======== Supplied data

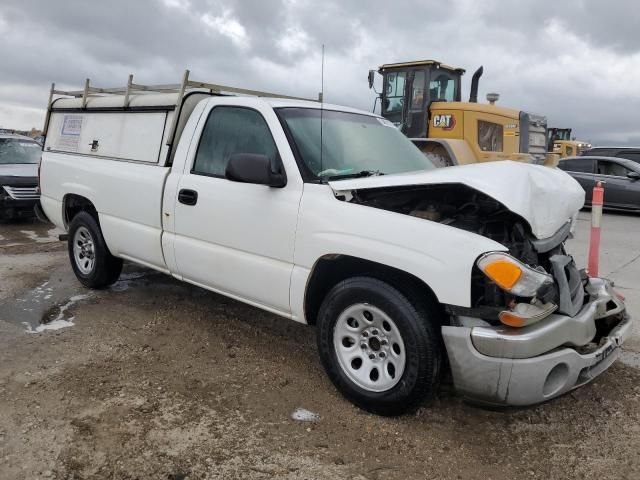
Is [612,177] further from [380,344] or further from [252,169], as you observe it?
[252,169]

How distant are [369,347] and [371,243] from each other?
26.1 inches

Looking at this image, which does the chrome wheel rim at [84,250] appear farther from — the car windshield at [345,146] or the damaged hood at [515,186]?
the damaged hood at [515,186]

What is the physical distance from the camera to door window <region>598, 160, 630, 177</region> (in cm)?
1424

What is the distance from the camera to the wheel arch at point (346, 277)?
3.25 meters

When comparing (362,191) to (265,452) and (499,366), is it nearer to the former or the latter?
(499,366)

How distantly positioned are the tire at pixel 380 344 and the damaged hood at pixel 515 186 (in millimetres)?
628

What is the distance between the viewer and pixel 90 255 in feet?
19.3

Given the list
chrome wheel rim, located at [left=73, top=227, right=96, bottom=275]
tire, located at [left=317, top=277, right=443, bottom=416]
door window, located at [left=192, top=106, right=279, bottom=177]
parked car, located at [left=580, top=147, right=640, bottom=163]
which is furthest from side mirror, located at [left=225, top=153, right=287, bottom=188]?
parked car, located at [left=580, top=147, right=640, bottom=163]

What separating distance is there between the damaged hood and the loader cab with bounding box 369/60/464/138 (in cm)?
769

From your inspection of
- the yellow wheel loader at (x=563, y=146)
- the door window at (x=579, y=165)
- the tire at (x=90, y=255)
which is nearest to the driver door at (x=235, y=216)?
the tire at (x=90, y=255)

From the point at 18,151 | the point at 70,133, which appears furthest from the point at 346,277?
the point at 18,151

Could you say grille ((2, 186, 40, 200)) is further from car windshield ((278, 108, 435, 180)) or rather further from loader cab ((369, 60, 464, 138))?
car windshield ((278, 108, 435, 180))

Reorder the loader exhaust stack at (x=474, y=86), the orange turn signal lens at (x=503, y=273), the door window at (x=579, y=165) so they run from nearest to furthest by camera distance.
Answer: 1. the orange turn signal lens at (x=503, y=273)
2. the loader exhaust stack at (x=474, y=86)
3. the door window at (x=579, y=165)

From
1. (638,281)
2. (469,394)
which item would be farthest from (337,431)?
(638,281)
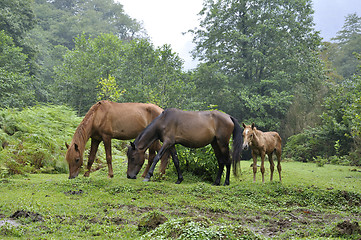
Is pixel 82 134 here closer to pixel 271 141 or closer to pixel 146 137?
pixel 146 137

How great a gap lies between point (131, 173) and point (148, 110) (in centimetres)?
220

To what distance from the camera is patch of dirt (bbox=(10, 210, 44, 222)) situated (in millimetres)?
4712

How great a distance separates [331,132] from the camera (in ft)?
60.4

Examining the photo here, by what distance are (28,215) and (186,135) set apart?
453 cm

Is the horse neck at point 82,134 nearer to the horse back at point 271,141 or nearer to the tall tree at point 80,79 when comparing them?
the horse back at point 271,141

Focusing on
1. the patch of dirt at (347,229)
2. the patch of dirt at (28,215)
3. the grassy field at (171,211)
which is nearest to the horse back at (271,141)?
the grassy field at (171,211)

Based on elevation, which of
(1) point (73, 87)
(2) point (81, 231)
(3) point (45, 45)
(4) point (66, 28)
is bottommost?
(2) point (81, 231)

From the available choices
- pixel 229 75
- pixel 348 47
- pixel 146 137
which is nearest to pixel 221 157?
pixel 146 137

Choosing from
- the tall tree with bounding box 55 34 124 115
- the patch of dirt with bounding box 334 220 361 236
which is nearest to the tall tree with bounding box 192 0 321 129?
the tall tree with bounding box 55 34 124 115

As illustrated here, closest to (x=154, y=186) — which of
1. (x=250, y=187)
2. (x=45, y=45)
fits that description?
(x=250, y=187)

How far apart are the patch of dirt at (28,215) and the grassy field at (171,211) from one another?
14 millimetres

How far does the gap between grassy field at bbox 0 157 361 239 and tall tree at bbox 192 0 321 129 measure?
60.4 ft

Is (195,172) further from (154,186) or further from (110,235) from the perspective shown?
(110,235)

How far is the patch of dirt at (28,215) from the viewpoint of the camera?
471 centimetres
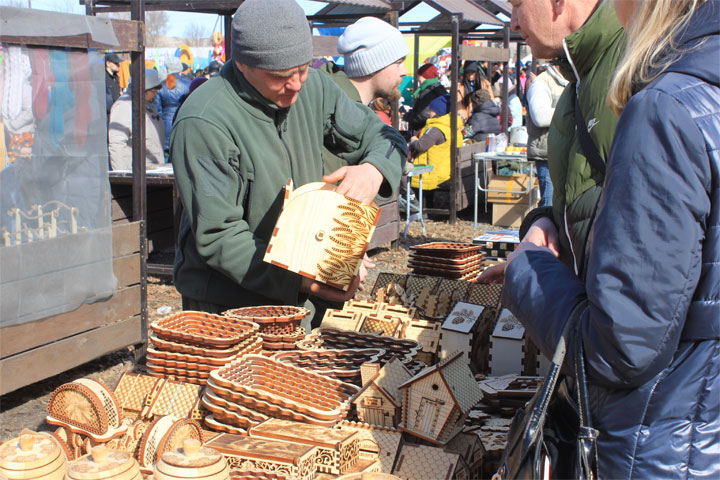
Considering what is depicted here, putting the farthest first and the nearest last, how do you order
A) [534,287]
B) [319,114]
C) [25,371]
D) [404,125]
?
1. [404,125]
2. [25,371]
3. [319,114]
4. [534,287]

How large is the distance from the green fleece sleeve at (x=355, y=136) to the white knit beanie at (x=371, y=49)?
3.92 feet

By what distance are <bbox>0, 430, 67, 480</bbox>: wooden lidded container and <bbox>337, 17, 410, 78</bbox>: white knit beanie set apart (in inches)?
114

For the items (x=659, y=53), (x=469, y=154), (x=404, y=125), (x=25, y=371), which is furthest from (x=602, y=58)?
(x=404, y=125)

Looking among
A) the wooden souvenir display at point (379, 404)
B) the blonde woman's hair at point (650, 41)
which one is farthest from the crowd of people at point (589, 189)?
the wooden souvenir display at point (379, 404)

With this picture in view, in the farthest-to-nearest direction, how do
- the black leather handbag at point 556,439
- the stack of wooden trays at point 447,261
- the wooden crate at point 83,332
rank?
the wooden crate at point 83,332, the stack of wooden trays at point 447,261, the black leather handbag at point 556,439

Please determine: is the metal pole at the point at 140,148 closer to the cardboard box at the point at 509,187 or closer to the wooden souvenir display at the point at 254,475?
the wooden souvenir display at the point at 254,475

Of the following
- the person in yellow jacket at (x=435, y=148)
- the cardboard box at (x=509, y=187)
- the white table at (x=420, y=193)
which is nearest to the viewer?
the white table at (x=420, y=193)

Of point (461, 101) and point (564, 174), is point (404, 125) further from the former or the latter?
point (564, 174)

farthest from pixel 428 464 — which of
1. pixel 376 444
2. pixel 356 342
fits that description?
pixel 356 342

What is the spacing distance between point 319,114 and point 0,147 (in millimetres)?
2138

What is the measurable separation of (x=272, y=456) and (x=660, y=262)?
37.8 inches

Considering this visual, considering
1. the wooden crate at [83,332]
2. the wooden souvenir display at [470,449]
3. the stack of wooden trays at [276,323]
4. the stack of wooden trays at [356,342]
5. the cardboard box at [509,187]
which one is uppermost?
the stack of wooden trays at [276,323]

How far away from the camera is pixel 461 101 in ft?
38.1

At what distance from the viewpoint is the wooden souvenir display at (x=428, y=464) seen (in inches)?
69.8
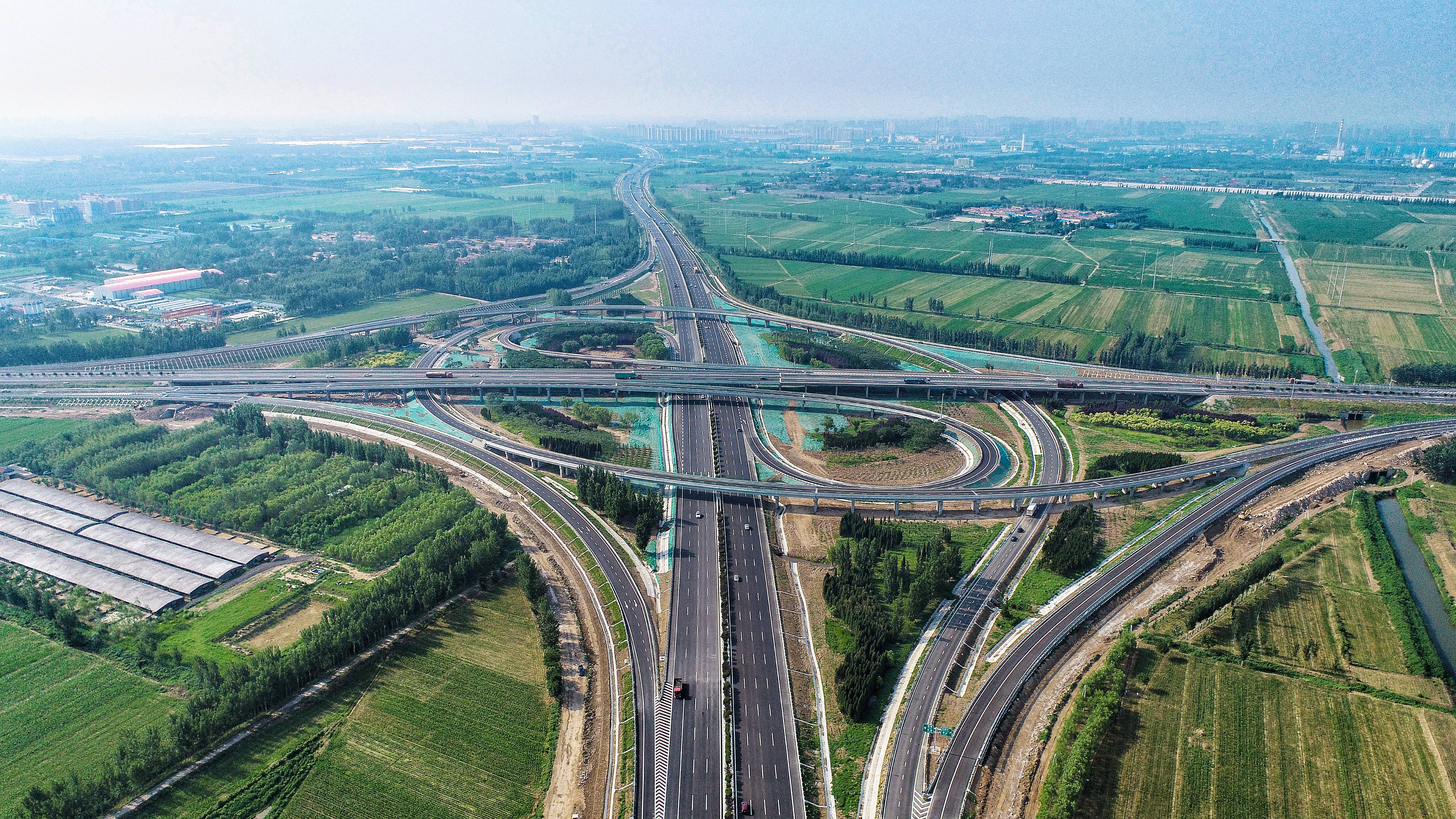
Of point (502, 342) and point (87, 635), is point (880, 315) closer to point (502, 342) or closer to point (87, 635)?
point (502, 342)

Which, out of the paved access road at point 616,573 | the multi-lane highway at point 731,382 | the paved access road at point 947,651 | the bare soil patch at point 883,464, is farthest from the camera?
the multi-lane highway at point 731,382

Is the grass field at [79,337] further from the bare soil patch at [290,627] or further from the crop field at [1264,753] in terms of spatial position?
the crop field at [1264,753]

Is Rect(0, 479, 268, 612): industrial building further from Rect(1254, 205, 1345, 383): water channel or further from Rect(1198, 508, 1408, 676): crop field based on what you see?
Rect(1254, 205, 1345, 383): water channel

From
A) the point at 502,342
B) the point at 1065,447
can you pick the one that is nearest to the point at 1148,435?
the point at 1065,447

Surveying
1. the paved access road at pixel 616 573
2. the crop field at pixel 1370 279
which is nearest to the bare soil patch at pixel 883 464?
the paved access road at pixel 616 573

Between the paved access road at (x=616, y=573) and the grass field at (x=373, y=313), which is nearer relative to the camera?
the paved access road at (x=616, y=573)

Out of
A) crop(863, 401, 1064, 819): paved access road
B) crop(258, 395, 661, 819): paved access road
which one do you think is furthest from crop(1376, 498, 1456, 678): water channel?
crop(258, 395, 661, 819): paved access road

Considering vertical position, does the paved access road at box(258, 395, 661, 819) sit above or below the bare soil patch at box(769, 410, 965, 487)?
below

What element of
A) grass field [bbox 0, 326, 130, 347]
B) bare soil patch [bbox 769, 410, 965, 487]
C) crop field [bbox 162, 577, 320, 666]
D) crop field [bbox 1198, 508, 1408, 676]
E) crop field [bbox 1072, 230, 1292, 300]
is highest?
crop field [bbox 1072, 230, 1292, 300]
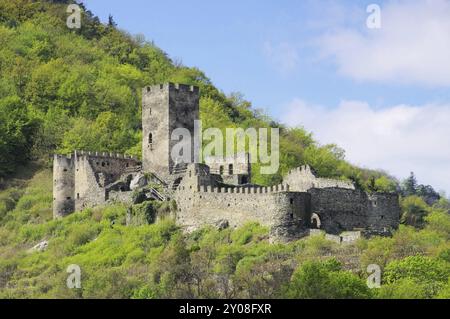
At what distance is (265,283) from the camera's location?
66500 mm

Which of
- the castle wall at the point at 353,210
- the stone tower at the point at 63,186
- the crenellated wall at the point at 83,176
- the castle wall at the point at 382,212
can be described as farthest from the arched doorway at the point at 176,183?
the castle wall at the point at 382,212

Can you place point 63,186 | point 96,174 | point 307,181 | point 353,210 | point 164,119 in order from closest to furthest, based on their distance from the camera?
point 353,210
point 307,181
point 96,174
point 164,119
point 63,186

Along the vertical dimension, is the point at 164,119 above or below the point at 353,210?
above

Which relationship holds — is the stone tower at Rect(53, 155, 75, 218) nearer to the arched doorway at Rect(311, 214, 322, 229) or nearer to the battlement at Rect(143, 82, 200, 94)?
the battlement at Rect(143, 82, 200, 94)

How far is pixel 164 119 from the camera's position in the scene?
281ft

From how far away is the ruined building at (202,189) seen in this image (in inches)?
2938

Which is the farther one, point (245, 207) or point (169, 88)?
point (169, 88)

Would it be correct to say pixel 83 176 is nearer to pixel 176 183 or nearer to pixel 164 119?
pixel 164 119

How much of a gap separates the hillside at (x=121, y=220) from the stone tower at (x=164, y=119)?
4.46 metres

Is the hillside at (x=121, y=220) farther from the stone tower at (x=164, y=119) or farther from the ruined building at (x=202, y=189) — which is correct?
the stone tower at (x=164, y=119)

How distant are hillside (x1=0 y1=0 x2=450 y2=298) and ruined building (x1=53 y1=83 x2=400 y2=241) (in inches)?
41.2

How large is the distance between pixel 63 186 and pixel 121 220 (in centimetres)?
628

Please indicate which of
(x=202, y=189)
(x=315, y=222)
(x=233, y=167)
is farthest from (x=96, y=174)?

================

◆ **Exercise objective**
Reproduce the material word for word, starting at the line that contains "Which is the" and ending with the final line of the material.

◆ **Task output**
Which is the farther one, point (245, 207) or point (169, 88)?
point (169, 88)

Would it be correct to say pixel 83 176 is nearer to pixel 176 183 or nearer to pixel 164 119?
pixel 164 119

How much of a gap separates the hillside at (x=121, y=220) from the stone tower at (x=164, y=119)?
4.46 metres

Is the hillside at (x=121, y=220) farther from the stone tower at (x=164, y=119) or farther from the ruined building at (x=202, y=189) — which is correct?
the stone tower at (x=164, y=119)

How distant are hillside (x1=0 y1=0 x2=450 y2=298) and ruined building (x1=53 y1=83 x2=400 y2=241) (in inches)?
41.2

How large is the distance between pixel 63 186 and pixel 121 220 (in centimetres)?
628

Please indicate which of
(x=202, y=189)
(x=315, y=222)
(x=233, y=167)
is farthest from (x=96, y=174)?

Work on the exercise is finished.